→ Your task
Retype, exactly and with nothing added, the lines from the one showing "Out of pixel" through the final line of the material. Omit pictures.

## START Data entries

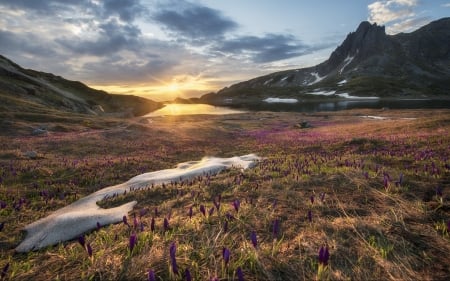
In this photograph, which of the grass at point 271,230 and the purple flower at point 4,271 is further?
the purple flower at point 4,271

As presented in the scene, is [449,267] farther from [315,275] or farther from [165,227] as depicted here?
Result: [165,227]

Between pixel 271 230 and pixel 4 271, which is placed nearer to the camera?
pixel 4 271

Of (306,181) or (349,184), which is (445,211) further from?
(306,181)

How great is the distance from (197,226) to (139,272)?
5.62 feet

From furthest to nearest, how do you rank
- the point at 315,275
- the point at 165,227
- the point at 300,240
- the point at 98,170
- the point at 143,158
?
the point at 143,158, the point at 98,170, the point at 165,227, the point at 300,240, the point at 315,275

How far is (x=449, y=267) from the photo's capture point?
3.44m

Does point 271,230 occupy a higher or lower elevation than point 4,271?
lower

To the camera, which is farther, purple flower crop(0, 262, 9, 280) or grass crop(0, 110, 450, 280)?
purple flower crop(0, 262, 9, 280)

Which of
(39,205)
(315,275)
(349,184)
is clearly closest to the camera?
(315,275)

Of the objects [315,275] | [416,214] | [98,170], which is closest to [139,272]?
[315,275]

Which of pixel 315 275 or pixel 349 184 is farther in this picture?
pixel 349 184

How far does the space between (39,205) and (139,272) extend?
23.7 feet

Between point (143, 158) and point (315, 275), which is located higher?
point (315, 275)

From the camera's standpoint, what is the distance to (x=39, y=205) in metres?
8.78
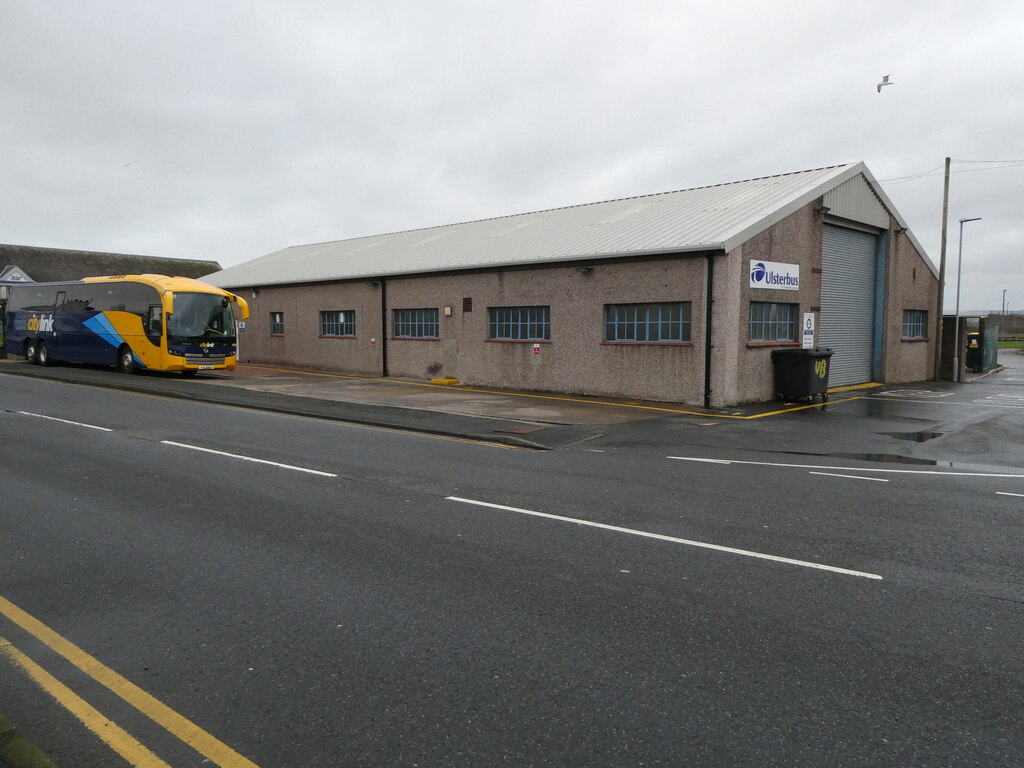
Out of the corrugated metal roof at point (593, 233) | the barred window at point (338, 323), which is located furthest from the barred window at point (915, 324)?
the barred window at point (338, 323)

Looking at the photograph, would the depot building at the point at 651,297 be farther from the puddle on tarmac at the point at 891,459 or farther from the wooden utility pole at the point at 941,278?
the puddle on tarmac at the point at 891,459

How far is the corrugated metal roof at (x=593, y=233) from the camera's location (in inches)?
Result: 688

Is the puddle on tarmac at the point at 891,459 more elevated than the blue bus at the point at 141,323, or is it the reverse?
the blue bus at the point at 141,323

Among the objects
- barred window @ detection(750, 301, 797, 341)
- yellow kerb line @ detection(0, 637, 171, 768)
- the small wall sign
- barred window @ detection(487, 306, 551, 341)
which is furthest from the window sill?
yellow kerb line @ detection(0, 637, 171, 768)

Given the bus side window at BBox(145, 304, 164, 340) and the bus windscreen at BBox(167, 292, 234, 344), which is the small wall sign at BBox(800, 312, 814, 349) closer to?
the bus windscreen at BBox(167, 292, 234, 344)

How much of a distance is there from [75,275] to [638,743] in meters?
66.2

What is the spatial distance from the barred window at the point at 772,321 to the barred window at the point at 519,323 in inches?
216

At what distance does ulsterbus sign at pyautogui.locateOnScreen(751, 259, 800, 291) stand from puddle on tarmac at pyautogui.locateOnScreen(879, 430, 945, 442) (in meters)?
5.40

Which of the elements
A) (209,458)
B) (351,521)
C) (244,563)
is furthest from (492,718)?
(209,458)

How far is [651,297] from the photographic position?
687 inches

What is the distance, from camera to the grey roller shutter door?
2062 centimetres

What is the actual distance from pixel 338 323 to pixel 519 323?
9.64 meters

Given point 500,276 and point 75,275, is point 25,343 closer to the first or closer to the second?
point 500,276

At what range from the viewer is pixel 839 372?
21.5 m
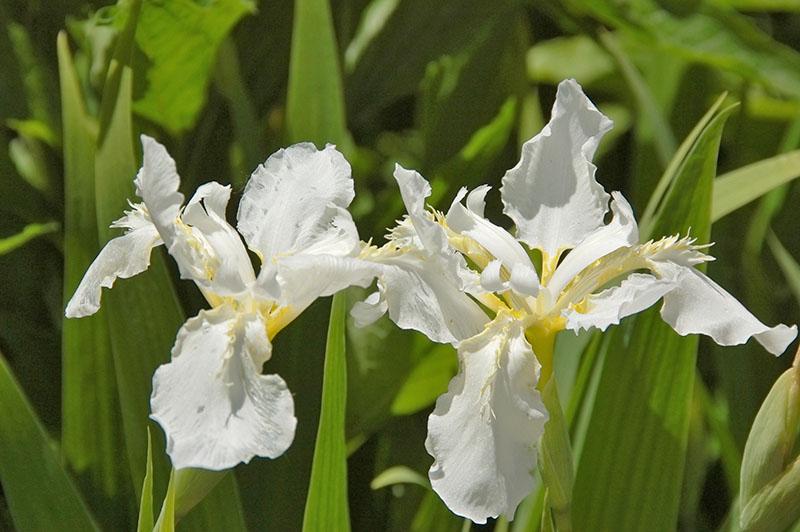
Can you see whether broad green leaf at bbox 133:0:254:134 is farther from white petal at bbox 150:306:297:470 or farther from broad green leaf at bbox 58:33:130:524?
white petal at bbox 150:306:297:470

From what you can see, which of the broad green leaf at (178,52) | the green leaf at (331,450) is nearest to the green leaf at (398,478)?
the green leaf at (331,450)

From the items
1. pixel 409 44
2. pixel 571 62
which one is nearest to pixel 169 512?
pixel 409 44

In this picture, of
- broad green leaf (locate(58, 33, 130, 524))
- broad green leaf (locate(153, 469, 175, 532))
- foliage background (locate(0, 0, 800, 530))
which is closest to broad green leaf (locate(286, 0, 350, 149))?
foliage background (locate(0, 0, 800, 530))

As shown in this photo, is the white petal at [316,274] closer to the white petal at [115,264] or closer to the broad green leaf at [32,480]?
the white petal at [115,264]

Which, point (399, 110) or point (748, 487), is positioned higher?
point (748, 487)

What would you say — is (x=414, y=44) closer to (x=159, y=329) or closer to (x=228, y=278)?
(x=159, y=329)

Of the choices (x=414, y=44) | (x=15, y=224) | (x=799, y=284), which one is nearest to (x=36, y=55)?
(x=15, y=224)

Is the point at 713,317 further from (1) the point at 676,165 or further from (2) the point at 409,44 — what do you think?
(2) the point at 409,44
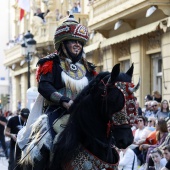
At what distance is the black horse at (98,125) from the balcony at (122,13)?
13412mm

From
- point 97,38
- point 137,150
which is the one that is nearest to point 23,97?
point 97,38

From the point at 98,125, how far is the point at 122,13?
15981 millimetres

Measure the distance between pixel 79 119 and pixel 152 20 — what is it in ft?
Result: 49.8

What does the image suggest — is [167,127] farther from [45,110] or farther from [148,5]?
[148,5]

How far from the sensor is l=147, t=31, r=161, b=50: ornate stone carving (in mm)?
21203

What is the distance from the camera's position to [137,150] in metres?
13.9

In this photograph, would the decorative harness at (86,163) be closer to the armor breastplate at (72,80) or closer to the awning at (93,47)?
the armor breastplate at (72,80)

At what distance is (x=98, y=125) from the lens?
21.6 ft

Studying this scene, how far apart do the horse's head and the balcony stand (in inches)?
534

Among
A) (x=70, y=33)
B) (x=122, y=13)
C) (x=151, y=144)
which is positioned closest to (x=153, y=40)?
(x=122, y=13)

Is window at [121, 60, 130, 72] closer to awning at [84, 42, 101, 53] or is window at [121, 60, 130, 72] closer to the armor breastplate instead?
awning at [84, 42, 101, 53]

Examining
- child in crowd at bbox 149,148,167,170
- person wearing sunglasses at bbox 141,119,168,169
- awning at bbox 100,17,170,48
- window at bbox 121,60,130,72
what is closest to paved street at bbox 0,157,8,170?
window at bbox 121,60,130,72

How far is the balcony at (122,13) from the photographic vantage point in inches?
787

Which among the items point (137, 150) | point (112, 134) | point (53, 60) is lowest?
point (137, 150)
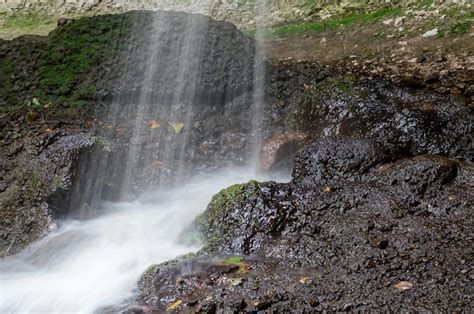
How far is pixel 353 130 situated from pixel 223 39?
3.42 metres

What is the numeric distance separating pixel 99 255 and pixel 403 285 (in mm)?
3266

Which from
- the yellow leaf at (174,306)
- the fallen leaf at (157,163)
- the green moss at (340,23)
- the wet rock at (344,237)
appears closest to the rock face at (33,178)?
the fallen leaf at (157,163)

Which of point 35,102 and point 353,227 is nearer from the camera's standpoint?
point 353,227

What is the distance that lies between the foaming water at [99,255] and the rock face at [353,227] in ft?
1.63

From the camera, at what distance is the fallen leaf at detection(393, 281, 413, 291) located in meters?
3.57

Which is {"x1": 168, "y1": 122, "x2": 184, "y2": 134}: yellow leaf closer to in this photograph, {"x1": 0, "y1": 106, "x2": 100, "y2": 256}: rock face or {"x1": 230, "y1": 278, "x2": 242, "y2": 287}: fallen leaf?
{"x1": 0, "y1": 106, "x2": 100, "y2": 256}: rock face

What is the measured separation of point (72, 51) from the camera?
8992 millimetres

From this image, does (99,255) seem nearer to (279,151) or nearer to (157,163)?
(157,163)

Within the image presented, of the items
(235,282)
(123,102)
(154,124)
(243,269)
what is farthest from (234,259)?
(123,102)

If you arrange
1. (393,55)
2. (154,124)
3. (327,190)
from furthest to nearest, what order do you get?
(393,55) → (154,124) → (327,190)

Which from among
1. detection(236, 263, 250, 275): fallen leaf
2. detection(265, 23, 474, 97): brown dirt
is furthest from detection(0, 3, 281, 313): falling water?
detection(265, 23, 474, 97): brown dirt

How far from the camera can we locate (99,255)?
5.36m

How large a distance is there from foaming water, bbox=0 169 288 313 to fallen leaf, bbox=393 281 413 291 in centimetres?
222

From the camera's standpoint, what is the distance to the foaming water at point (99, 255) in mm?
4684
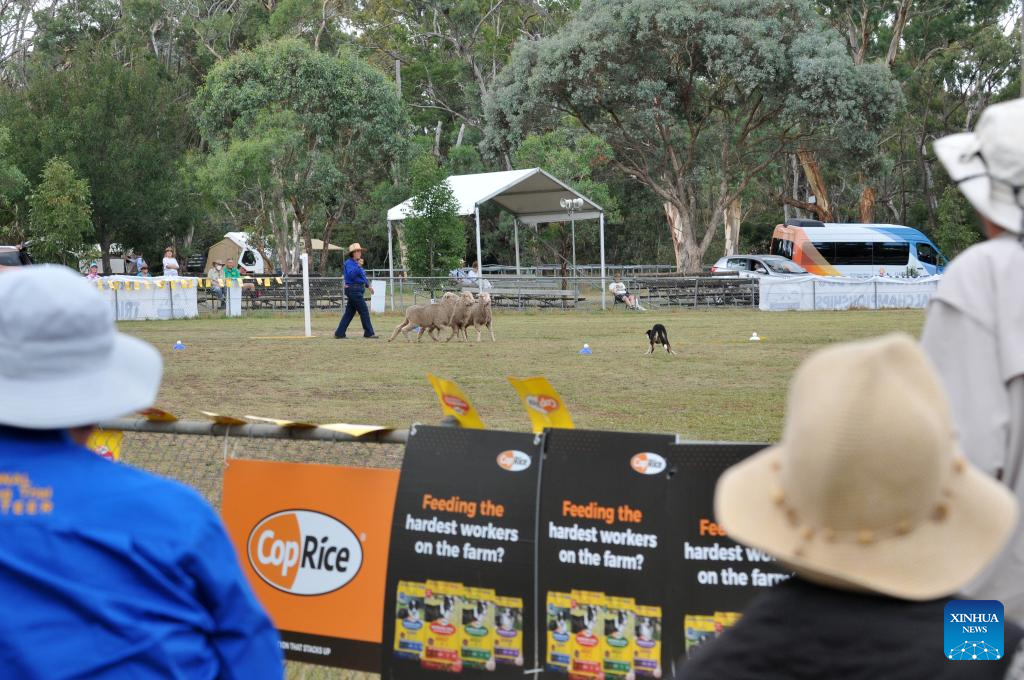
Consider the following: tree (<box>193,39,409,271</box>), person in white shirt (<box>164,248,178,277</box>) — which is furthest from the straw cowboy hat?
tree (<box>193,39,409,271</box>)

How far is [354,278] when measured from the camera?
75.4 ft

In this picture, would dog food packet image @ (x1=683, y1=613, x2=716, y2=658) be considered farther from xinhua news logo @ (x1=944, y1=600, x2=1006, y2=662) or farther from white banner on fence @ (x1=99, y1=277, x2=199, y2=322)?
white banner on fence @ (x1=99, y1=277, x2=199, y2=322)

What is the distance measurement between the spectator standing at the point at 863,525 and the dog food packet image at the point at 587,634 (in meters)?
2.24

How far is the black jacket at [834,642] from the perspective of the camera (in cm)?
176

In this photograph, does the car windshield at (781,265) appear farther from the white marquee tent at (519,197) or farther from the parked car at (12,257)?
the parked car at (12,257)

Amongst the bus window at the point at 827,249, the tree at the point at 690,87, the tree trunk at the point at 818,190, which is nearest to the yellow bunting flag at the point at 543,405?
the tree at the point at 690,87

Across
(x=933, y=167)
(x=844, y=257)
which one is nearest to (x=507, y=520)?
(x=844, y=257)

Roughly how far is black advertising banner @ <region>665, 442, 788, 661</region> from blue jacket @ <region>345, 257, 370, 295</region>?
19.1 m

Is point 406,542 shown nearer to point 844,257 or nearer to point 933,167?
point 844,257

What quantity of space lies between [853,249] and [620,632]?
4912cm

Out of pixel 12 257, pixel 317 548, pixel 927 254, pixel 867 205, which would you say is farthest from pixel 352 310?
pixel 867 205

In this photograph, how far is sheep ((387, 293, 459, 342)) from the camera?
23.8 meters

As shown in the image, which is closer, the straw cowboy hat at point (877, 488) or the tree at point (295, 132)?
the straw cowboy hat at point (877, 488)

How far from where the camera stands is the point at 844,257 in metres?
50.7
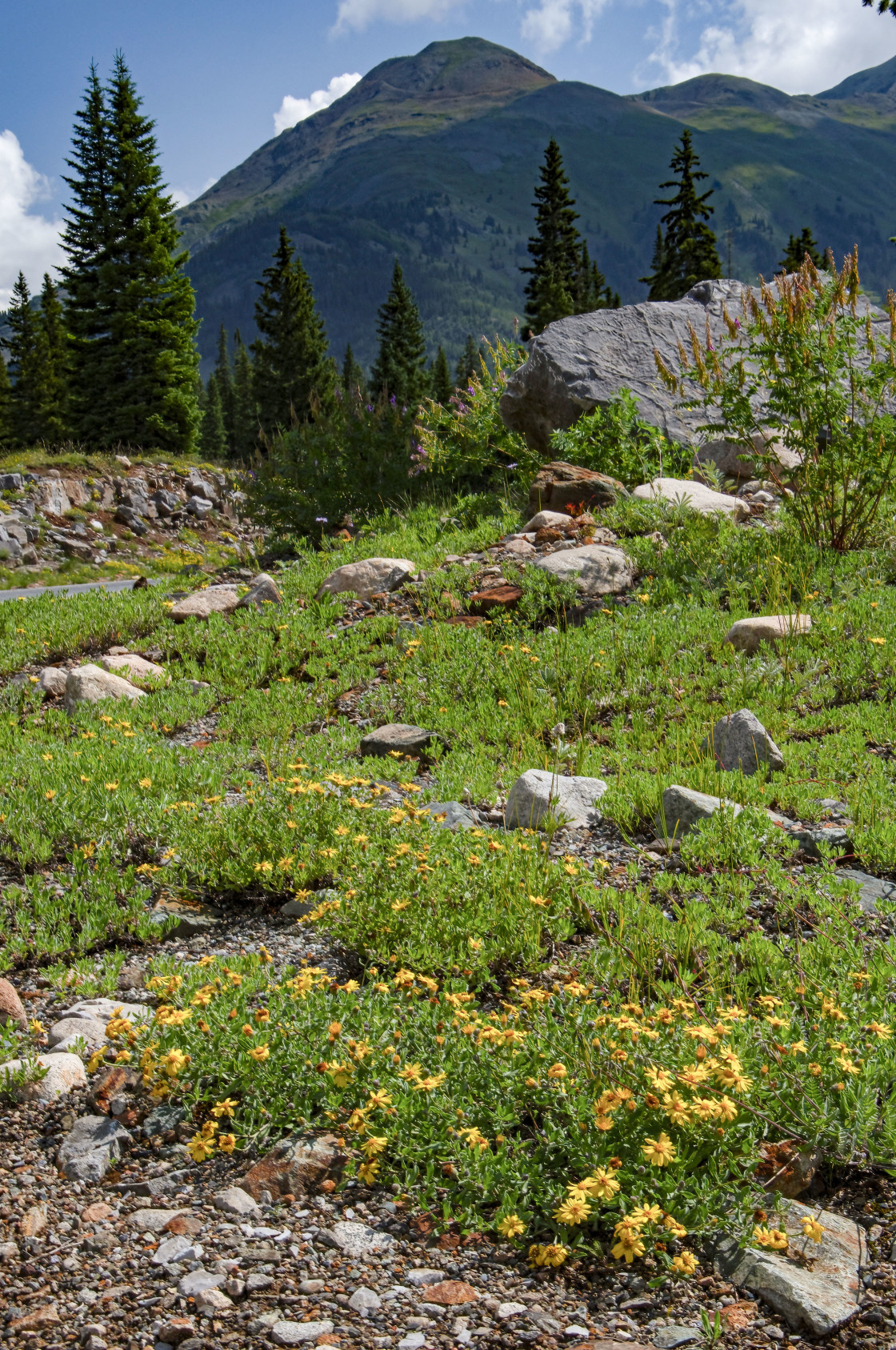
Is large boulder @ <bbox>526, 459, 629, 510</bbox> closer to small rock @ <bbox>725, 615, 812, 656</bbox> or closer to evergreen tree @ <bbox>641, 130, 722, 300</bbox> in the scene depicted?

## END Data entries

→ Final answer
Out of pixel 12 257, pixel 317 548, pixel 927 254, pixel 867 205, which would you say is farthest from pixel 352 310?
pixel 867 205

In this photograph, how far is sheep ((387, 293, 459, 342)) from the camera?
23.8 meters

As shown in the image, which is closer, the straw cowboy hat at point (877, 488) or the tree at point (295, 132)?
the straw cowboy hat at point (877, 488)

How far from where the camera stands is the point at 844,257 in metres?
50.7
Is large boulder @ <bbox>526, 459, 629, 510</bbox> closer to small rock @ <bbox>725, 615, 812, 656</bbox> or closer to evergreen tree @ <bbox>641, 130, 722, 300</bbox> in the scene depicted?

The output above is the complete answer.